Background and Aims: This prospective trial was designed to compare the performance characteristics of five different screening tests in parallel for the detection of advanced colonic neoplasia: computed tomographic colonography (CTC), colonoscopy (OC), flexible sigmoidoscopy (FS), fecal immunochemical stool testing (FIT), and fecal occult blood testing (FOBT).

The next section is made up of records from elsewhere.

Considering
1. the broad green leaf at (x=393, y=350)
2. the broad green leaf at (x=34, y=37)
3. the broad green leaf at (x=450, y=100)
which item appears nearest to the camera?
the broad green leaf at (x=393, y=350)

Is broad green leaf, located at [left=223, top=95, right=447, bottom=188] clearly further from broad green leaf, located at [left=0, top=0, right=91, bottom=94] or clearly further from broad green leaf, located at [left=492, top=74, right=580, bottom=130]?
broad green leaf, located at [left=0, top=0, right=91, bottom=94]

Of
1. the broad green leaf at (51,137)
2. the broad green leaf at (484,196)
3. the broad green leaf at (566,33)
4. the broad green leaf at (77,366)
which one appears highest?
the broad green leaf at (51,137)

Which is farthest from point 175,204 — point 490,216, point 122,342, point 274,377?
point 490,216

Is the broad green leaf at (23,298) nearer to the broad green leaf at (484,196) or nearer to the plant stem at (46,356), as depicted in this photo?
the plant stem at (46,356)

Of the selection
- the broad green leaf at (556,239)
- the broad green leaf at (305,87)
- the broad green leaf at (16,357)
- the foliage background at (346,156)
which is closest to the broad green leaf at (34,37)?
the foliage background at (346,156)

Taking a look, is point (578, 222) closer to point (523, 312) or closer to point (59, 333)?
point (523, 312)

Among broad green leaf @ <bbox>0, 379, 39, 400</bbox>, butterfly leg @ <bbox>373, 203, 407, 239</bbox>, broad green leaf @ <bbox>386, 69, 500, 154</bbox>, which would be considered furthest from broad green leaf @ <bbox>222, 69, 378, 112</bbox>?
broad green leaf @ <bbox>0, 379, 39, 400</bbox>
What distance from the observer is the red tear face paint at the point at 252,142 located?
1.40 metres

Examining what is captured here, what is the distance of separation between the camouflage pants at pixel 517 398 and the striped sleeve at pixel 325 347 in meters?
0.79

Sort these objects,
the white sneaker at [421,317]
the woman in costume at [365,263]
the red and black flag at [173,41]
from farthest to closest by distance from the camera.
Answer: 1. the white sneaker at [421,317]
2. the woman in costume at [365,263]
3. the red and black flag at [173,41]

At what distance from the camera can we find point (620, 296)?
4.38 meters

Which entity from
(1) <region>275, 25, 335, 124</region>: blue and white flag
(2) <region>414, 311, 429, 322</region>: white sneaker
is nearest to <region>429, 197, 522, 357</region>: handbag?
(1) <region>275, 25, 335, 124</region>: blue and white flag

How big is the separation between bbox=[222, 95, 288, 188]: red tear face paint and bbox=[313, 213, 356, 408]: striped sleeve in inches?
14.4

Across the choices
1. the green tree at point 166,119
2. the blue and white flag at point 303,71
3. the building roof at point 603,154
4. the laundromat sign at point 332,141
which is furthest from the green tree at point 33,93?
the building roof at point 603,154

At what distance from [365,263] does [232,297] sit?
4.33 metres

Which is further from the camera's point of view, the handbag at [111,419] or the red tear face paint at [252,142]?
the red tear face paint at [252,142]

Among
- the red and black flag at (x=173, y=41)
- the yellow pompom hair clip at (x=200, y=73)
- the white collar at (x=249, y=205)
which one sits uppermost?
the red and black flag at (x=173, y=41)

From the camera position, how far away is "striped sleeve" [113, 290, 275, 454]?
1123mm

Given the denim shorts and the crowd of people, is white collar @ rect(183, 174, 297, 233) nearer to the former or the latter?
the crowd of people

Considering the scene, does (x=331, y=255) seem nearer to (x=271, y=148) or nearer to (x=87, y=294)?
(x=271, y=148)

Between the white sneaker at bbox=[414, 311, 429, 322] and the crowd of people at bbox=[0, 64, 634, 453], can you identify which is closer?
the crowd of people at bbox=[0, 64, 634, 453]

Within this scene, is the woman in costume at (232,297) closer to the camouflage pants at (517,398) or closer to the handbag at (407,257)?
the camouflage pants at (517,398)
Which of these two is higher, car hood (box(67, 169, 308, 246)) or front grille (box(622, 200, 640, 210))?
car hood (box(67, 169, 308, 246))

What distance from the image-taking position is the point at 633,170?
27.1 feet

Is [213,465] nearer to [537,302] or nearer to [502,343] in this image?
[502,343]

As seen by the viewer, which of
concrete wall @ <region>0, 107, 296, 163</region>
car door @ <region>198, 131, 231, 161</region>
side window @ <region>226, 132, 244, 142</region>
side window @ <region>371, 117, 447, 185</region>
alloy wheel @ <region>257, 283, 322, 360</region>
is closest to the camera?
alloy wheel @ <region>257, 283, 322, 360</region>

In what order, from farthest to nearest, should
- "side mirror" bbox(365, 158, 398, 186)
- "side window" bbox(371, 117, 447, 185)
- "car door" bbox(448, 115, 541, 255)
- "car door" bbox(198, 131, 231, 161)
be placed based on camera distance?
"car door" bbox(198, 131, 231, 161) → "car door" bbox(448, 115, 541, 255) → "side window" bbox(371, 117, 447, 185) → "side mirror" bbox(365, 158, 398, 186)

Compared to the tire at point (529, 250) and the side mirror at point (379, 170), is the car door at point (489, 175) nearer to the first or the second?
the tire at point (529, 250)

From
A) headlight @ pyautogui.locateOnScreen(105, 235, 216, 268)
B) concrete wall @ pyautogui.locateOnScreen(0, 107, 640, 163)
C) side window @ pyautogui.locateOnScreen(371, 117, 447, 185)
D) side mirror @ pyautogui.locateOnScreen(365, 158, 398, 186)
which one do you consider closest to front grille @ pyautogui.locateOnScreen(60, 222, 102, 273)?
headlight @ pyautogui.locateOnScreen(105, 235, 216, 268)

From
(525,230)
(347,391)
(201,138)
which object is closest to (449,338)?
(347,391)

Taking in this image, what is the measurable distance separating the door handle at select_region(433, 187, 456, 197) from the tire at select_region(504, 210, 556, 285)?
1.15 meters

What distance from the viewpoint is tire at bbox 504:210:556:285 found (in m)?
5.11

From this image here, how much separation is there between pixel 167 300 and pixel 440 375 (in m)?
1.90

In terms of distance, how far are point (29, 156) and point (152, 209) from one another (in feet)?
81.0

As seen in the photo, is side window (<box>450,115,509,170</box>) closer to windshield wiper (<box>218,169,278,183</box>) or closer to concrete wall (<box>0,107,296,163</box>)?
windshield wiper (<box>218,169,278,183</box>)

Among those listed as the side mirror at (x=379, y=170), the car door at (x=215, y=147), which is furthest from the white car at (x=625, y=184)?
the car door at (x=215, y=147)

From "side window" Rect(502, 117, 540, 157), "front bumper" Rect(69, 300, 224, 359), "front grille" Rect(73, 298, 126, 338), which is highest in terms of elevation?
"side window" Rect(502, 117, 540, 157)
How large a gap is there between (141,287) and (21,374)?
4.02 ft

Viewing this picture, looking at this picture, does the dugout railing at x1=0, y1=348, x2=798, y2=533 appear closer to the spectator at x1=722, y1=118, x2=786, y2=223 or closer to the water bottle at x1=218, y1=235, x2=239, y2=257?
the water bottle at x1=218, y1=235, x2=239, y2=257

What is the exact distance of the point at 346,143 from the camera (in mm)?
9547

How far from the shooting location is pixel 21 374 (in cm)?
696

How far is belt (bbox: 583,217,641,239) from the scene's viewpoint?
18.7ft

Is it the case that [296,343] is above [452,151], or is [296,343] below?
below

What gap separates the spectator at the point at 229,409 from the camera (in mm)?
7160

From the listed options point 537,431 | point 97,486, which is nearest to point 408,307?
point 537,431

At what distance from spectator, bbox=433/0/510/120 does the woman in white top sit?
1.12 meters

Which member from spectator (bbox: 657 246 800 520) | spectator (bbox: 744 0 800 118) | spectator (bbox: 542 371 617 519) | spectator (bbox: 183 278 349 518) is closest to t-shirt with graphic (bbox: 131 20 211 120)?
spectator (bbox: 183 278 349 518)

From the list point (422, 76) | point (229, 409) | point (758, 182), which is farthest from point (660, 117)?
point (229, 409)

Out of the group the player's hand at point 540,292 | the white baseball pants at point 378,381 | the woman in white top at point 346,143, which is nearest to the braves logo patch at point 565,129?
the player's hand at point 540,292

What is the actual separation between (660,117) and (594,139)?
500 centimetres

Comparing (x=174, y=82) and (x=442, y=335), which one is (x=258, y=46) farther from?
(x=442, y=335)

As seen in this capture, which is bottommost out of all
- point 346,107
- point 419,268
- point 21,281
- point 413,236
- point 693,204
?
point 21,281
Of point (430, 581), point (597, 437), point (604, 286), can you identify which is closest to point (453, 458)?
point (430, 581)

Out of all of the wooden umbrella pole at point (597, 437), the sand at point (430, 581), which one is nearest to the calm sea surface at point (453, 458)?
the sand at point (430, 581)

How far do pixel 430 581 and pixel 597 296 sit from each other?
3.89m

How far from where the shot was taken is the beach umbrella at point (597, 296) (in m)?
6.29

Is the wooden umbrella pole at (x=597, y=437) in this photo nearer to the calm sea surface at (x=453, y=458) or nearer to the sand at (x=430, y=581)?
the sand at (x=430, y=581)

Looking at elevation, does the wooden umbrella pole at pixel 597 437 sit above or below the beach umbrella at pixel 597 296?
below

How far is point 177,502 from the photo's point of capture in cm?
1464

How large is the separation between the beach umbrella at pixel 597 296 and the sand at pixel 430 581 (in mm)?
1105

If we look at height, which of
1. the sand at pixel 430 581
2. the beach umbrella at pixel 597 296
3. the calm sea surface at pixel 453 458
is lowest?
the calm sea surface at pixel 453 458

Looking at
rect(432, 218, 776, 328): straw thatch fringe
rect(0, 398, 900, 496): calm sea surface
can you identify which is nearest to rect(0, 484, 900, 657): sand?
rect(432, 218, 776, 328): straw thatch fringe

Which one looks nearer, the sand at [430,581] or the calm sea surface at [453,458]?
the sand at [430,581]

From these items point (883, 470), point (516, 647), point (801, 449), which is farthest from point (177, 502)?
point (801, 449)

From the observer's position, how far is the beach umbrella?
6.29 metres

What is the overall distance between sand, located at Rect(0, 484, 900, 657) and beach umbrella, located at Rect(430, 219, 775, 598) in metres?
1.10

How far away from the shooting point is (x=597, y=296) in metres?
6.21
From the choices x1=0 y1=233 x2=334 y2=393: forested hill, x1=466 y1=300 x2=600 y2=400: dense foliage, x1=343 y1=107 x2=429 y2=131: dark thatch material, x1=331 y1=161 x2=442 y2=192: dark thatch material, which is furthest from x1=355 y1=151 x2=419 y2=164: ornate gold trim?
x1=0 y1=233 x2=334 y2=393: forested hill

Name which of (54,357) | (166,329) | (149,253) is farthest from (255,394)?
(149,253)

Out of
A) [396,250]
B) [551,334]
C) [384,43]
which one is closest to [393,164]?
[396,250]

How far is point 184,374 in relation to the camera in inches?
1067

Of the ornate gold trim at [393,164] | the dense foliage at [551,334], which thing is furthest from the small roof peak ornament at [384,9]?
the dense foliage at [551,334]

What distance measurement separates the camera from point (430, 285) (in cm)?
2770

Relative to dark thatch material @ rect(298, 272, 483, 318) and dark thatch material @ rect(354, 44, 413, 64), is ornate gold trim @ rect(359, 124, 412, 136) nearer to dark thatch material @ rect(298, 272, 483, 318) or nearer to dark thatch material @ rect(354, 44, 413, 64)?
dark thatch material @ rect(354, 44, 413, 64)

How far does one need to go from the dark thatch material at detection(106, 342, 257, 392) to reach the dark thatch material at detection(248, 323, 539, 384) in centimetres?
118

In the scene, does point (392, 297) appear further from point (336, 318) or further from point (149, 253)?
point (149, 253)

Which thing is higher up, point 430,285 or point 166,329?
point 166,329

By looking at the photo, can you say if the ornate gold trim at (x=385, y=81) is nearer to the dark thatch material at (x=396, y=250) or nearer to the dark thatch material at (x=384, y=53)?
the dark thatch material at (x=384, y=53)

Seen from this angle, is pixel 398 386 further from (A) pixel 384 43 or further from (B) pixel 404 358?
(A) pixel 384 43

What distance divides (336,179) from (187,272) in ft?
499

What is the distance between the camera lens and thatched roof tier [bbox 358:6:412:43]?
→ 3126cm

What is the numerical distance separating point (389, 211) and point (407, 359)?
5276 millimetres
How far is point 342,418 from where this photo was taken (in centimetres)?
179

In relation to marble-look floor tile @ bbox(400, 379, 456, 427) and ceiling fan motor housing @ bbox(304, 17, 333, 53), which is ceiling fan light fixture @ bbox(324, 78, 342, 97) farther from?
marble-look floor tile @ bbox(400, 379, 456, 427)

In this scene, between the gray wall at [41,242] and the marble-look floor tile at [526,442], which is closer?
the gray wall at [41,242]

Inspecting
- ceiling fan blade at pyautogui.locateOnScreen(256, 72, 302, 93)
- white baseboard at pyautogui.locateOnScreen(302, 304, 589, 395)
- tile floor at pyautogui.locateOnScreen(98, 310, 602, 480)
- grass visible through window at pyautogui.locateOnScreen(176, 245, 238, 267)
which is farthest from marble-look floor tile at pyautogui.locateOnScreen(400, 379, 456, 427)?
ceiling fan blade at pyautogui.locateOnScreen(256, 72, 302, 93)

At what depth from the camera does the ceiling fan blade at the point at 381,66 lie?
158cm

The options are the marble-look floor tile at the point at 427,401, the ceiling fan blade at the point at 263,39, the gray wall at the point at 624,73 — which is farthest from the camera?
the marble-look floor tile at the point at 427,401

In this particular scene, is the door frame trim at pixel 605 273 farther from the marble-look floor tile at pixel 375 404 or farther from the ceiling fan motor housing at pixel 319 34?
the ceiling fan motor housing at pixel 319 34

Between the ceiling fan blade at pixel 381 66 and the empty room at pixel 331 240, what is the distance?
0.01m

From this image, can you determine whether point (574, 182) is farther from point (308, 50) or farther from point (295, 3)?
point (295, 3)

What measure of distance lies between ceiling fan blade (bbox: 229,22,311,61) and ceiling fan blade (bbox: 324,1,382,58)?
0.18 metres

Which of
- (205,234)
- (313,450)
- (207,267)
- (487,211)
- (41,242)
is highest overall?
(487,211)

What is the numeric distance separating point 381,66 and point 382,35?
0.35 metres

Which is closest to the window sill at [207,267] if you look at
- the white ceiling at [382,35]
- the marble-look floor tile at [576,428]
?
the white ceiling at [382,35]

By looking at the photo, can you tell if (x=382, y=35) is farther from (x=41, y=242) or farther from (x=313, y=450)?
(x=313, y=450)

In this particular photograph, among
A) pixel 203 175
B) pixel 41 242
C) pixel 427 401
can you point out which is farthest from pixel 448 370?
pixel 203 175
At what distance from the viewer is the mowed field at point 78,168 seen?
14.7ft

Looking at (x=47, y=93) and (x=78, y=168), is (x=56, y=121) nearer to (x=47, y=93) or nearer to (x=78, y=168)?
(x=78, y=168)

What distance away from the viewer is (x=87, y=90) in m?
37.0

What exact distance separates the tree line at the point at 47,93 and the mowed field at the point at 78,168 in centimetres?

Methods: Average-risk adults provided stool specimens for FOBT and FIT and underwent same day low-dose 64-multidetector row CTC and OC using segmentally unblinded OC as standard of reference. Sensitivities and specificities were calculated for each single test, and for combinations of FS and stool tests. CTC radiation exposure was measured, and patient comfort levels and preferences were assessed by questionnaire.
Results: 221 adenomas were detected in 307 subjects who completed CTC (mean radiation dose, 4.5 mSv) and OC; 269 patients provided stool samples for both FOBT and FIT. Sensitivities of OC, CTC, FS, FIT, and FOBT for advanced colonic neoplasia were 100% (95% CI 88.4-100), 96.7% (82.8-99.9), 83.3% (95% CI 65.3-94.4), 32% (95% CI 14.9-53.5), and 20% (95% CI 6.8-40.7), respectively. Combination of FS with FOBT or FIT led to no relevant increase in sensitivity. 12 of 45 advanced adenomas were smaller than 10 mm. 46% of patients preferred CTC, 37% OC (p<0.001).
Conclusions: High resolution and low dose CTC is feasible for colorectal cancer screening and reaches comparable sensitivities to colonoscopy for polyps >5 mm. For patients who refuse full bowel preparation and OC or CTC, FS should be preferred over stool tests. However, in case stool tests are performed, FIT should be recommended rather than FOBT.